Oil rig counts are rising but so are costs. Crude oil prices are modestly lower on weak Chinese PMI data and a rising rig count but the reality of the limitation of shale may start to become painfully obvious. While the number of active oil rigs increased for the 15th week in a row by 9 rigs, the cost of those wells increased by 7 percent between November and March according to the Bureau of Labor Statistics. That is the first significant increase in drilling costs in three years and that should continue to rise. With the rapid increase in drilling rigs, oil service and labor costs will go higher.

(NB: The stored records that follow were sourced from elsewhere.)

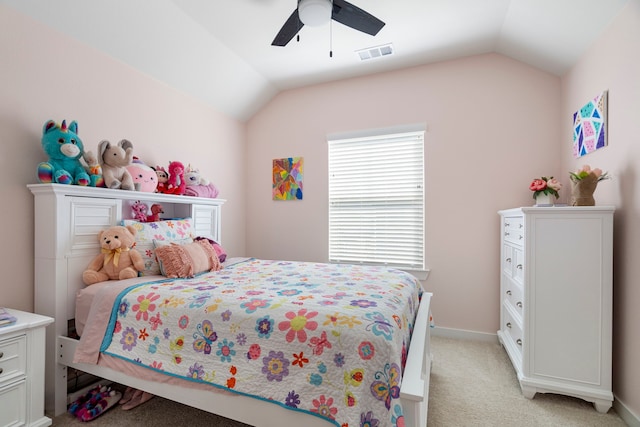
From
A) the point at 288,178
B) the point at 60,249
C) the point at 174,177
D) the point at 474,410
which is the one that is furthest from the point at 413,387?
the point at 288,178

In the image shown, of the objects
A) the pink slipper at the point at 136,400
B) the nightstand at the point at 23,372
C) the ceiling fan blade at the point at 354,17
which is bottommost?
the pink slipper at the point at 136,400

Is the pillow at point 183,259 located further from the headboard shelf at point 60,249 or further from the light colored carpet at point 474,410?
the light colored carpet at point 474,410

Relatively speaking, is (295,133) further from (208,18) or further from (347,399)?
(347,399)

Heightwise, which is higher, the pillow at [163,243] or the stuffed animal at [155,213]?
the stuffed animal at [155,213]

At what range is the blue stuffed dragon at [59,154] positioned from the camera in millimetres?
1893

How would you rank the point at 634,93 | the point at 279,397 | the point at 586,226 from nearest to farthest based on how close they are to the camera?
1. the point at 279,397
2. the point at 634,93
3. the point at 586,226

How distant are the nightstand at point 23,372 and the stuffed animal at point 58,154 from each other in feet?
2.64

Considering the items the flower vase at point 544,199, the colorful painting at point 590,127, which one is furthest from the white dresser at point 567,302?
the colorful painting at point 590,127

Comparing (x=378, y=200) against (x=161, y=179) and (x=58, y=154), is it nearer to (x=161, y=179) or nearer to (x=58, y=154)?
(x=161, y=179)

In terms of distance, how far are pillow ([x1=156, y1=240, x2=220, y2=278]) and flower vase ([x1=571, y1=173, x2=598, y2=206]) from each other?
260 centimetres

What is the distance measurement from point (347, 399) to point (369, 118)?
2.88m

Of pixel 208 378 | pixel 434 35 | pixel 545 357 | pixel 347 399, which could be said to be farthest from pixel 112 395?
pixel 434 35

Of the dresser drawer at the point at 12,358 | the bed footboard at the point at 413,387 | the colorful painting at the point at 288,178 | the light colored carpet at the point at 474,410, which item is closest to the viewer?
the bed footboard at the point at 413,387

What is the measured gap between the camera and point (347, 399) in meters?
1.19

As OPEC continues to remove production from the global market, the increase in shale production, despite its best efforts, will not and cannot fill that void. Recent increases in efficiencies of shale rigs are being offset by the high cost of labor, rising oil service costs as well as the steep shale oil decline rate. Wood Mackenzie says that project and service cost will rise by 15 and 40 percent.

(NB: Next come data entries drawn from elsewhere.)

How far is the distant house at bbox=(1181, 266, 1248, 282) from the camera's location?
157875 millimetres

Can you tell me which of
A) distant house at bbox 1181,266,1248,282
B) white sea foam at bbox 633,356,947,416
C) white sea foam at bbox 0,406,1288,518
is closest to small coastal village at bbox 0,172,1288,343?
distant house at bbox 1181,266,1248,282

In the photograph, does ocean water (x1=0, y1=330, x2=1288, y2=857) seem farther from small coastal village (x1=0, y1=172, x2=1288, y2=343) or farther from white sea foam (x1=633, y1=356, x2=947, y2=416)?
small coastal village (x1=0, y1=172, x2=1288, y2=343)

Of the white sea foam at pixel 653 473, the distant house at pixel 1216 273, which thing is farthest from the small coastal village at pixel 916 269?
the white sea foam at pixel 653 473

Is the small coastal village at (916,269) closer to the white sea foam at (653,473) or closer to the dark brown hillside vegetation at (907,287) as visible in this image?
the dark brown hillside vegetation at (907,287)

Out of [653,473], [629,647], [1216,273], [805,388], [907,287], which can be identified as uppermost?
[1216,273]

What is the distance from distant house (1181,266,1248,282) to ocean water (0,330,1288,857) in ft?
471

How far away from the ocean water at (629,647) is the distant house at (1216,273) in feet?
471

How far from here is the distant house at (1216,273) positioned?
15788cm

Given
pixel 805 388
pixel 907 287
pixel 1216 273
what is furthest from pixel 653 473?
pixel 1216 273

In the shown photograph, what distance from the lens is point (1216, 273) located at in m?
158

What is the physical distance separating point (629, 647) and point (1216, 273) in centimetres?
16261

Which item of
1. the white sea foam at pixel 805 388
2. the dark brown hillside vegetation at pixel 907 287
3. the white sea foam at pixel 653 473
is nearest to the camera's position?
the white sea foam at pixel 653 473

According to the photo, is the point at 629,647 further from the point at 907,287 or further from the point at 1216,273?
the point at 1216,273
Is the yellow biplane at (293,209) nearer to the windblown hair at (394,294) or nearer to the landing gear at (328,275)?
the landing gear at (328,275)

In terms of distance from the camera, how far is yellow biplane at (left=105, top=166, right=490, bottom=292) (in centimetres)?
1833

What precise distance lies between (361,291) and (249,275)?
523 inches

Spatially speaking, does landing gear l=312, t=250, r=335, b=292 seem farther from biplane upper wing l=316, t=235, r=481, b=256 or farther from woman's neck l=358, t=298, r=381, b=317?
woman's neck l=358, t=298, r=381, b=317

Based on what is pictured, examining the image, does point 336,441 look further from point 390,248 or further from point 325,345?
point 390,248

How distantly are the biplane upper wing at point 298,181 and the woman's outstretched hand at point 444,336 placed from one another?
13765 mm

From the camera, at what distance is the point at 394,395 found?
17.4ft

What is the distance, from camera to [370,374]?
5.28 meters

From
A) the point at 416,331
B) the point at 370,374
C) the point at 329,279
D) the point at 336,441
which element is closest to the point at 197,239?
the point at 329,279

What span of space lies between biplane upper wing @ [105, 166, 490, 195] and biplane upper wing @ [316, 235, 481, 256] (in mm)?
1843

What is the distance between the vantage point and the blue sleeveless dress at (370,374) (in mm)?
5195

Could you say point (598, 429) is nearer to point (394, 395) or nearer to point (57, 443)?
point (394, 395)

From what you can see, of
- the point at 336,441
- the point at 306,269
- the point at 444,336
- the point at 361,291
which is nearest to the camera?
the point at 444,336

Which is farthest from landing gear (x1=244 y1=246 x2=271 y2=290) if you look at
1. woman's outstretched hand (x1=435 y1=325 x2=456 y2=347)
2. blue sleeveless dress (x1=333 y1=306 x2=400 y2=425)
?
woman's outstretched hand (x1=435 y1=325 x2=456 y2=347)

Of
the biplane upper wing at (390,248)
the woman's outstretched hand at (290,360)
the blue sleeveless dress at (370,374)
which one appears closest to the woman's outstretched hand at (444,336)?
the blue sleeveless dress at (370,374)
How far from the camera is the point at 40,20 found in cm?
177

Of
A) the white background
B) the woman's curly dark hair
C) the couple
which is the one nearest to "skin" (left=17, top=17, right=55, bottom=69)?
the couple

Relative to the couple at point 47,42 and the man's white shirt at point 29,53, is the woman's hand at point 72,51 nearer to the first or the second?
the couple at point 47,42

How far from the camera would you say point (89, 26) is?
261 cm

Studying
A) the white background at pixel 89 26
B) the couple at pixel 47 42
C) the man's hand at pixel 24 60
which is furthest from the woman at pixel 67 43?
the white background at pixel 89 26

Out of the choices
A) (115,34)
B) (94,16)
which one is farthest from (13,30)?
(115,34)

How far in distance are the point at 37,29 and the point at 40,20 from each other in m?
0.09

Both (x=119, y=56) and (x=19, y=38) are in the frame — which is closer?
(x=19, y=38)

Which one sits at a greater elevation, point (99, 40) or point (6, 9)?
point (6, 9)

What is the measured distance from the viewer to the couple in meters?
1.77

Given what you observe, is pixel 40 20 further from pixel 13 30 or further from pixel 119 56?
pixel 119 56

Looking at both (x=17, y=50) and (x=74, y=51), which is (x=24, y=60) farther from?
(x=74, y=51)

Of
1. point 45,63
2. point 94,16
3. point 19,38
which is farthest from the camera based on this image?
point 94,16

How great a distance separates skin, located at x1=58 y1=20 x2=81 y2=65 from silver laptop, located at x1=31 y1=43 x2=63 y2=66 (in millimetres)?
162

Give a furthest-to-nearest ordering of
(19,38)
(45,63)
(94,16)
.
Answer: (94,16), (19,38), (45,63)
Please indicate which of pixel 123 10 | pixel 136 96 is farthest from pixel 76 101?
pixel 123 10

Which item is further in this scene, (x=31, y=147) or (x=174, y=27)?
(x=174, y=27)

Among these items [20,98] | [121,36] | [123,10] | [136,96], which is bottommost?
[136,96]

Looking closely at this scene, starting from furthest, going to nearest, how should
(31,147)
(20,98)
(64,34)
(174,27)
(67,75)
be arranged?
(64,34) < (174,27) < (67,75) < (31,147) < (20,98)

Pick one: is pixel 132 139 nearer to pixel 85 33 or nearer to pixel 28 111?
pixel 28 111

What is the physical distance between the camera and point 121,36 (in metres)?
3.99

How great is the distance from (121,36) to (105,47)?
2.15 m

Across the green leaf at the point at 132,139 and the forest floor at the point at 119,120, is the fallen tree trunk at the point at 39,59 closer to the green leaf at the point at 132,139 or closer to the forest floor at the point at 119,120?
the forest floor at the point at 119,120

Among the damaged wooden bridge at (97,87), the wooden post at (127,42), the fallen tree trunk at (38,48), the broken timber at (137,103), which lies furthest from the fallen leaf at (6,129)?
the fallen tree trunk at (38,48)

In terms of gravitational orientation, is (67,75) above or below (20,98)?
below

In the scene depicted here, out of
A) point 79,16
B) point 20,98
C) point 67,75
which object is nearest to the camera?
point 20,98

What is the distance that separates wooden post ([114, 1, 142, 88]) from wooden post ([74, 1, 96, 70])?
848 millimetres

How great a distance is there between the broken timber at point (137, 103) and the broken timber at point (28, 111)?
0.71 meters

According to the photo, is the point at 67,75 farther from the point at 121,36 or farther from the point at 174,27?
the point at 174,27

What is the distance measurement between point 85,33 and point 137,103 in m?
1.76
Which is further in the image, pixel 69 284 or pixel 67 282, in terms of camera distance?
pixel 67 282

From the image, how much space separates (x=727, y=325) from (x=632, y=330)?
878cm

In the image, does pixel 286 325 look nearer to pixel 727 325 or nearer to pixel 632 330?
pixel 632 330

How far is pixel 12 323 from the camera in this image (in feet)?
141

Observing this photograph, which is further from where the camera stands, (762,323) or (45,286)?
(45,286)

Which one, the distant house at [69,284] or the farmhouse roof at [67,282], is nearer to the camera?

Big oil’s earnings have done well by cutting costs and moving production as they look to shore up profits at the expense of oil discoveries that have fallen to the lowest level in history. Big oil is back as Chevron and Exxon beat expectations but those profits came at the expense of future oil production. Chevron made $2.3 billion in the first quarter of this year, compared to a loss of $725 million in the same period in 2016. Its cash flow more than tripled to $3.9 billion. Exxon’s profits more than doubled to $4 billion in the first quarter, year-on-year. Big oil has now embraced cheap shale for quick profit turnaround at the expense of long term sustainable projects that are needed to meet the growing demand curve that we will be seeing.

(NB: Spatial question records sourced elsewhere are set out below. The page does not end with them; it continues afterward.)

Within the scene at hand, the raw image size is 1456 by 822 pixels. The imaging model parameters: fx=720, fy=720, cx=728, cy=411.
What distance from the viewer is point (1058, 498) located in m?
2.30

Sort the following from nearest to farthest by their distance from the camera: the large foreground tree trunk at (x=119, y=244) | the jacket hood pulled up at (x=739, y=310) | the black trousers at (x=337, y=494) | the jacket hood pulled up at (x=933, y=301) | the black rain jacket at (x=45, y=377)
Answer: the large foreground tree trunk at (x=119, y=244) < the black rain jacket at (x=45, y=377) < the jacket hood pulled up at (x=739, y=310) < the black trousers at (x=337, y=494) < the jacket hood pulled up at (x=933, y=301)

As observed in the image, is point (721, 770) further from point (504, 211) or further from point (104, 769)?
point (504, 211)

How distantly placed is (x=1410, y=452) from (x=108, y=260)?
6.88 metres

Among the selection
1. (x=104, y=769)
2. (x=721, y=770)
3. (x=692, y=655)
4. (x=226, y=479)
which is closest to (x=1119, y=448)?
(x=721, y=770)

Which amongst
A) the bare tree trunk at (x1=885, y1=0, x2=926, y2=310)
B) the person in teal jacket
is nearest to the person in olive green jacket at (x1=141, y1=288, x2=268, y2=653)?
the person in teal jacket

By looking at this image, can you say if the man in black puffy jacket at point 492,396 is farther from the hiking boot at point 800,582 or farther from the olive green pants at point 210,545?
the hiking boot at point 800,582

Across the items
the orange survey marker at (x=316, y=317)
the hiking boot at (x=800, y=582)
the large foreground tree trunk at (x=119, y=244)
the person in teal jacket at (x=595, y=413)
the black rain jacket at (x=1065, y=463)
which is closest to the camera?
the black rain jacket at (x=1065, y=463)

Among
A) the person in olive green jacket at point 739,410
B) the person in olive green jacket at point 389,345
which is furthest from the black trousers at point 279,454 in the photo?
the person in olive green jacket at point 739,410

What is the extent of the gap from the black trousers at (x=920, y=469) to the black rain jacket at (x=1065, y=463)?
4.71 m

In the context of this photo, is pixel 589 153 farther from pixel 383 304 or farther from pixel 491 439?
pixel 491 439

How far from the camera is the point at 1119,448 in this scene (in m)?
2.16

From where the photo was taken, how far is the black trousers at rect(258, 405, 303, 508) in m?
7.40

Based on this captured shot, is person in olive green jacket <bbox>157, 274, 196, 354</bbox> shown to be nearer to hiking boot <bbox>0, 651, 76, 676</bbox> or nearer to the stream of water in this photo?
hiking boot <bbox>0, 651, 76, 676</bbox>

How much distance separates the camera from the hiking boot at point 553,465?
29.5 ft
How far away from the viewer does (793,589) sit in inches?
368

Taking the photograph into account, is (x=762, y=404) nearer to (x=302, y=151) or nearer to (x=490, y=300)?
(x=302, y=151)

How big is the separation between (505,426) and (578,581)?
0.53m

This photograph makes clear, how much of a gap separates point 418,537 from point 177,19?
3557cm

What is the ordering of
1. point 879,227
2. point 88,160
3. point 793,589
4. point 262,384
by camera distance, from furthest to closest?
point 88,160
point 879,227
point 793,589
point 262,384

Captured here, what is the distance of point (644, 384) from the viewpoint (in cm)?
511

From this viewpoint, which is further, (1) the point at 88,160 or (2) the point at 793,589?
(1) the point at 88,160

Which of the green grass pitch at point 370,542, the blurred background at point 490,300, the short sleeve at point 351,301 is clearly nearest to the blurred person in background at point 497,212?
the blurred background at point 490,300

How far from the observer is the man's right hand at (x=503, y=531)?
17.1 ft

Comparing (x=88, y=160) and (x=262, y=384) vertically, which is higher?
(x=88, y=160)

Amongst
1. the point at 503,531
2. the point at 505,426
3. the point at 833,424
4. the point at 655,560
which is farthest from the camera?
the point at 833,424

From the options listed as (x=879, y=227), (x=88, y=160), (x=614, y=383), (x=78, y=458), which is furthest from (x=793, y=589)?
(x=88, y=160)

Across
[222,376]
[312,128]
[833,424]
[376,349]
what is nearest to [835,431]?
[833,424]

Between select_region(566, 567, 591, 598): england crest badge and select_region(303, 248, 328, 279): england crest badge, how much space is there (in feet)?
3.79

U.S. production is up 327,000 barrels a day from last year and that is a small part of the Organization of Petroleum Exporting Countries (OPEC) 1.2 million barrels per day cut and does not even cover the 558,000 barrels per day non-OPEC cut. On top of that, as drilling costs rise, the break even on shale projects may slow the amount of shale projects and may make some banks think twice about extending money to drillers that are pumping more oil but losing money on every barrel.